DOCUMENT SECTION –
◆ ◆ ◆ ◆

The program has prevented mall wars in the district, because cities in the region are less likely to approve or use tax dollars on projects that might compete with each other. Using taxes to spur unnecessary retail competition is "a big waste of money," Orfield said.
Although the twin cities' system hasn't been widely used elsewhere, other states and cities across the nation either have passed or are considering their own versions of tax- and revenue-sharing programs, from Cook County, Ill. to Allegheny County, Pa., Wisconsin and Michigan.
"The more regional we can get in terms of planning, the better it would be," Blume said, adding that affordable housing and schools, to start, need to be examined regionally.
Blume agreed there is already a lot of regional thinking going on through projects such as the proposed light rail system, the Cincinnati 2012 Olympic bid, studies of the I-75 and I-71 corridors and even the Big Pig Gig. But without some sort of state involvement, she said, local government has a hard time doing regional planning.

◆ ◆ ◆ ◆

GIVEN DATA –
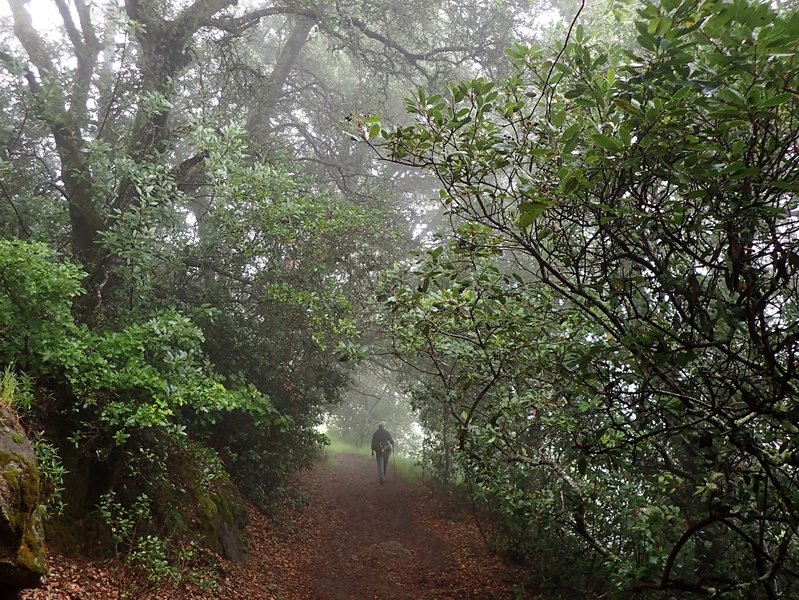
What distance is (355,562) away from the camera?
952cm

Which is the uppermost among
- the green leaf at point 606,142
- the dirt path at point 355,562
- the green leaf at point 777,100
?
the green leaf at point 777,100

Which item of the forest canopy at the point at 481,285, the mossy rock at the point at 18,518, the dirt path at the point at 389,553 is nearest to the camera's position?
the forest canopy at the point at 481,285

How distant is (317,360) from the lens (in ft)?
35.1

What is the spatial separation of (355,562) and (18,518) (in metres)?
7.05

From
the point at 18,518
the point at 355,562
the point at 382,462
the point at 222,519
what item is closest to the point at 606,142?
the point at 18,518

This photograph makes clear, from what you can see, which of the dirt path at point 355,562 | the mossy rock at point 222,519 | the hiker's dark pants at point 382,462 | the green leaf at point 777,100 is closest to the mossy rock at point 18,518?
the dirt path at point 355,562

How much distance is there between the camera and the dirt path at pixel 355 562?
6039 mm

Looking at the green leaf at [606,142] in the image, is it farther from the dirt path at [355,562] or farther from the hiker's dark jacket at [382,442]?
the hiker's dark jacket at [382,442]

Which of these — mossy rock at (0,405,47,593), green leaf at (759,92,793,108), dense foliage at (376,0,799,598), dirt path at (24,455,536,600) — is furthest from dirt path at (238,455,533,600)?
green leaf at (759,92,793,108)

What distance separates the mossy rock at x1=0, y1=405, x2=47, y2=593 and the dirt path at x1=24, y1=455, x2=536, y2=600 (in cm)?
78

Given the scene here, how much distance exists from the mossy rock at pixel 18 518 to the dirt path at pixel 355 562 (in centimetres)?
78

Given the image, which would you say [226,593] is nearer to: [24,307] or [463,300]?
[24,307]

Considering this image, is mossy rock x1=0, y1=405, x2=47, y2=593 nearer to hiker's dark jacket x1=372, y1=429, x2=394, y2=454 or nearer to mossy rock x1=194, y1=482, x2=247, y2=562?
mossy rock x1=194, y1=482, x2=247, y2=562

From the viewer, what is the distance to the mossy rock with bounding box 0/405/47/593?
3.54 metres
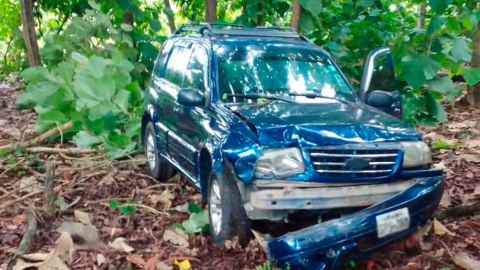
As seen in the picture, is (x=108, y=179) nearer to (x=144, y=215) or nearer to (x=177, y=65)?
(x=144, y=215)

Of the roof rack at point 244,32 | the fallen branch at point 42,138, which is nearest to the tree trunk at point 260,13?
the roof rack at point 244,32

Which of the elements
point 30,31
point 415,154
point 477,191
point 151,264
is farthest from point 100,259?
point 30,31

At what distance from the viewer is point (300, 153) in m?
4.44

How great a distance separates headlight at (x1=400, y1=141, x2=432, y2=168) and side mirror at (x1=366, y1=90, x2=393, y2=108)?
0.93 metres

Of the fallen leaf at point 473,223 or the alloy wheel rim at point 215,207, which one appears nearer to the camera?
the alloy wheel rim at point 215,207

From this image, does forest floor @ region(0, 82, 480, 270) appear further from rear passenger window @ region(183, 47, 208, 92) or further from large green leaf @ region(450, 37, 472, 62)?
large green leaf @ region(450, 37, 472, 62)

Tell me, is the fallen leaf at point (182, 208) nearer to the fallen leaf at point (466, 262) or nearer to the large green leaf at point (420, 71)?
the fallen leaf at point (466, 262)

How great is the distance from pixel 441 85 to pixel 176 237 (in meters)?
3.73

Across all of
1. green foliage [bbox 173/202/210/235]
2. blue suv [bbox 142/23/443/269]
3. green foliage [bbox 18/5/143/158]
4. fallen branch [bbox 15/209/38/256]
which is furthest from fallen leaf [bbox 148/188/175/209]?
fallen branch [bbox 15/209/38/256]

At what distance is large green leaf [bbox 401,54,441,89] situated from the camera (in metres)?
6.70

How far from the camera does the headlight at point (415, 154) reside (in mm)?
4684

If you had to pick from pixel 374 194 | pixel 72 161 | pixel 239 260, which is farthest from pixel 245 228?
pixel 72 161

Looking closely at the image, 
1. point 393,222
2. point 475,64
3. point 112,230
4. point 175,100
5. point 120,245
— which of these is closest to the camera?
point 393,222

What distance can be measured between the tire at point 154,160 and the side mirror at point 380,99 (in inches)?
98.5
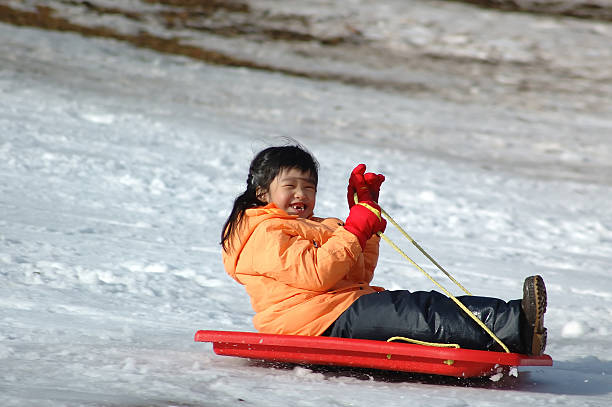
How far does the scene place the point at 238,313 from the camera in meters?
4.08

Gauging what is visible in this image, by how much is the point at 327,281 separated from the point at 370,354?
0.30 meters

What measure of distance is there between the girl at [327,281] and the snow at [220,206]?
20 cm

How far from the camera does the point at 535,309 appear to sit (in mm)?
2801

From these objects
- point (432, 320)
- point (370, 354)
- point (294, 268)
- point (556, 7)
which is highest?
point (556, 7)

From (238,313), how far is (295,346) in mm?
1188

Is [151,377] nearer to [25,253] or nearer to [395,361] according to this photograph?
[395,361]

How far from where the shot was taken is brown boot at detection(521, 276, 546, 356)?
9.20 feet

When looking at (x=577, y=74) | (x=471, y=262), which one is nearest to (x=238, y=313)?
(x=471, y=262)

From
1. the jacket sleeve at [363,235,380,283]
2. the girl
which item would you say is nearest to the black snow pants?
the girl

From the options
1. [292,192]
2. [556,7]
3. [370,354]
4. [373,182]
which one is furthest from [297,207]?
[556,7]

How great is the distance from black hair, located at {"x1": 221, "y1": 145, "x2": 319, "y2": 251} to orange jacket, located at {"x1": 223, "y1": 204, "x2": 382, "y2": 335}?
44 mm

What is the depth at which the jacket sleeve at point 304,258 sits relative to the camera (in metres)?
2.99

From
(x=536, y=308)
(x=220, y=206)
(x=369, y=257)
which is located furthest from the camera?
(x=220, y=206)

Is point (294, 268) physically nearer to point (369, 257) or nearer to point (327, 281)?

◆ ◆ ◆ ◆

Continue the passage on regional tax sharing, starting right after its last sentence. The data have nothing to do with the passage on regional tax sharing.

EXPECTED OUTPUT –
Although nothing like the Minnesota tax plan on the local drawing board, the seeds of regional cooperation are being sown by Ron Miller, executive director of the Hamilton County Regional Planning Commission. Months ago he began visiting the county's 49 political subdivisions to pitch the Regional Planning Partnership, a new effort to get all of the county's political leaders and planners to the same table.
The partnership will act as an advisory group to the county's seven-member Regional Planning Commission, which spends most of its time dealing with day-to-day zoning in the unincorporated county. It doesn't have the time to do long-term planning, and that's where the partnership comes in.
The planning partnership came from a strategic planning session held two years ago, which was largely initiated by County Commissioner John Dowlin, Miller said. After a lot of opinion gathering, the conclusion was that the county municipalities needed to work with each other more often. For example, state funding requests would get more attention with a unified Hamilton County backing them.
So far, six townships have joined — Green, Springfield, Anderson, Harrison, Columbia and Miami — plus the Village of Fairfax, the city of Cincinnati and, of course, Hamilton County. That's nine municipalities down and 40 more to go.
But the partnership became an entity after two governments signed on, and its meetings will begin in about two months, Miller said.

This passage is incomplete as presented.